▶ **REQUIRED TASK A**
In the text on verifying the Attention Shift dataset, what form does the key take?
▶ **REQUIRED TASK B**
According to the text on verifying the Attention Shift dataset, why does the script build dictionaries that map a key to a full path for each type of file?

───── SELECTED EXCERPT

## Preliminary verification of the Attention Shift dataset

This script is designed to check specific relationships in the events files.
The checks are very specific to the dataset. The script assumes that the data
is in BIDS format and that each BIDS events file of the form `_events.tsv`
has a corresponding events file with suffix `_events_temp.tsv` that was previously
dumped from the `EEG.set` files.

In order to compare the events coming from the BIDS events files and those
from the EEG.set files, the script creates dictionaries of `key` to full path
for each type of file.  The `key` is of the form `sub-xxx_run-y` which
uniquely specify each event file in the dataset. If a dataset contains
multiple sessions for each subject, the `key` should include additional
parts of the file name to uniquely specify each subject.

──────────
───── DATA RECORDS

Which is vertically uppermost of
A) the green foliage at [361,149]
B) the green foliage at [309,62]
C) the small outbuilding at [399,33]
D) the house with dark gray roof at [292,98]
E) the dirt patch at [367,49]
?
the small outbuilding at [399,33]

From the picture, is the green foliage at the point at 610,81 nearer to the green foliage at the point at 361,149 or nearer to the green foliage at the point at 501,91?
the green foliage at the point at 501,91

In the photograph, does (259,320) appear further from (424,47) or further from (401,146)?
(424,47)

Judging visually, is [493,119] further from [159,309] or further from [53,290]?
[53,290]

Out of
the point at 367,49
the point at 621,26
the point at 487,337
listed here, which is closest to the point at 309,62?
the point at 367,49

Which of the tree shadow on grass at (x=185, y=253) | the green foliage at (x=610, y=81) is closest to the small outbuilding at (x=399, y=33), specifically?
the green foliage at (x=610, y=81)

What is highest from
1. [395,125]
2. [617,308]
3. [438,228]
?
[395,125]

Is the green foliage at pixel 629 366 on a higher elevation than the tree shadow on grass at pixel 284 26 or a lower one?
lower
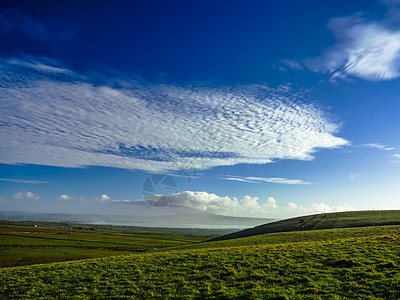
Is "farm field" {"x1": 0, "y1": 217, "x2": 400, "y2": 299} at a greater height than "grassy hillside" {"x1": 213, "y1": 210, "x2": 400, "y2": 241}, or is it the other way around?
"farm field" {"x1": 0, "y1": 217, "x2": 400, "y2": 299}

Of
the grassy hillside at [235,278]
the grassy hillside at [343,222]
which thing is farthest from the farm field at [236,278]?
the grassy hillside at [343,222]

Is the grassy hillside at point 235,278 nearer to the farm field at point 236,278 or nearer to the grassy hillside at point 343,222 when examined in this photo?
the farm field at point 236,278

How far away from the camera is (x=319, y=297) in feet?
49.1

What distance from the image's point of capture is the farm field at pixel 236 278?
1630cm

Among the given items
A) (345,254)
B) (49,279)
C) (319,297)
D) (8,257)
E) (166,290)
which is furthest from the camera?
(8,257)

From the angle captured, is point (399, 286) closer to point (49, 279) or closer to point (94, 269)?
point (94, 269)

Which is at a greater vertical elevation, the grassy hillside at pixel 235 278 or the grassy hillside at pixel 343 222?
the grassy hillside at pixel 235 278

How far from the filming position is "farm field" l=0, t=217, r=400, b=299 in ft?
53.5

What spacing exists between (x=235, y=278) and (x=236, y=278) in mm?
84

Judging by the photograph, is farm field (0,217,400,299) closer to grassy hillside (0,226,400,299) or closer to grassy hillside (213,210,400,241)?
grassy hillside (0,226,400,299)

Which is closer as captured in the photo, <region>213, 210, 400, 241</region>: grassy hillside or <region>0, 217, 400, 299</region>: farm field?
<region>0, 217, 400, 299</region>: farm field

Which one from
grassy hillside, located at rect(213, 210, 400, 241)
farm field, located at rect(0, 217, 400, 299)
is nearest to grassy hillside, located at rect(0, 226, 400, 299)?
farm field, located at rect(0, 217, 400, 299)

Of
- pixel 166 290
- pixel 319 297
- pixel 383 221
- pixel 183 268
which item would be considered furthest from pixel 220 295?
pixel 383 221

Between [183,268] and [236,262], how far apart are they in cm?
567
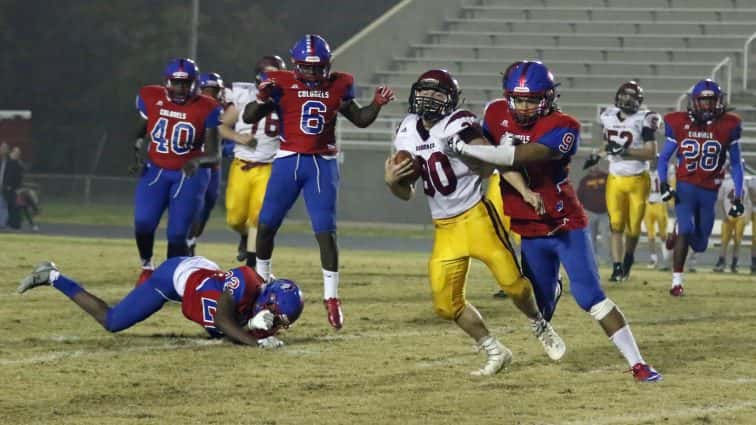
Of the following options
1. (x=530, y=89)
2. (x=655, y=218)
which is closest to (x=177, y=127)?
(x=530, y=89)

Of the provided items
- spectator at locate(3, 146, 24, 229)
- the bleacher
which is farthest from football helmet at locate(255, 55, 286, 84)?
the bleacher

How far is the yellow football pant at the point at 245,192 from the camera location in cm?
1320

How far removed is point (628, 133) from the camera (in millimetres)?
14148

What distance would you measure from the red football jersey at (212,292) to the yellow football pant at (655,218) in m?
10.7

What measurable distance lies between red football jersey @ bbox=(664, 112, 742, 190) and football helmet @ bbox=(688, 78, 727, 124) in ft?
0.19

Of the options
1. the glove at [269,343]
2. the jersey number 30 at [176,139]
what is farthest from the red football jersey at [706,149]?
the glove at [269,343]

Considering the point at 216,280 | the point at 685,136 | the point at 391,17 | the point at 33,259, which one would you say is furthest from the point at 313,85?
the point at 391,17

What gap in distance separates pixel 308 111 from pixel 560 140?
2739mm

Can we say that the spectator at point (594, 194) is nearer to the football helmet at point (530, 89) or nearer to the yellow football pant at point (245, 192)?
the yellow football pant at point (245, 192)

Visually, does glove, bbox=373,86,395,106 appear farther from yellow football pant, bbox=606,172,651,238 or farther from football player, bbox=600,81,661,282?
yellow football pant, bbox=606,172,651,238

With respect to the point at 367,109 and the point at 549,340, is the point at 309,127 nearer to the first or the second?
the point at 367,109

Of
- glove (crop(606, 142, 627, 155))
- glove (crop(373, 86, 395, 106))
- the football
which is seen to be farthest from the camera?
glove (crop(606, 142, 627, 155))

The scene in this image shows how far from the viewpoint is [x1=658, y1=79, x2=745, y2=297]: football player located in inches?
490

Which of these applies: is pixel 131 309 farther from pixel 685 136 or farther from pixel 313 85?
pixel 685 136
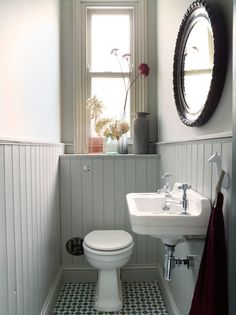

──────────

▶ **TASK SOLUTION A**
The key has the form `sub-xxx_run-y`.

▶ **TASK SOLUTION B**
The dictionaries let the script compare the events in the BIDS events files with the events in the EEG.set files. Each key uniquely identifies one events file in the dataset.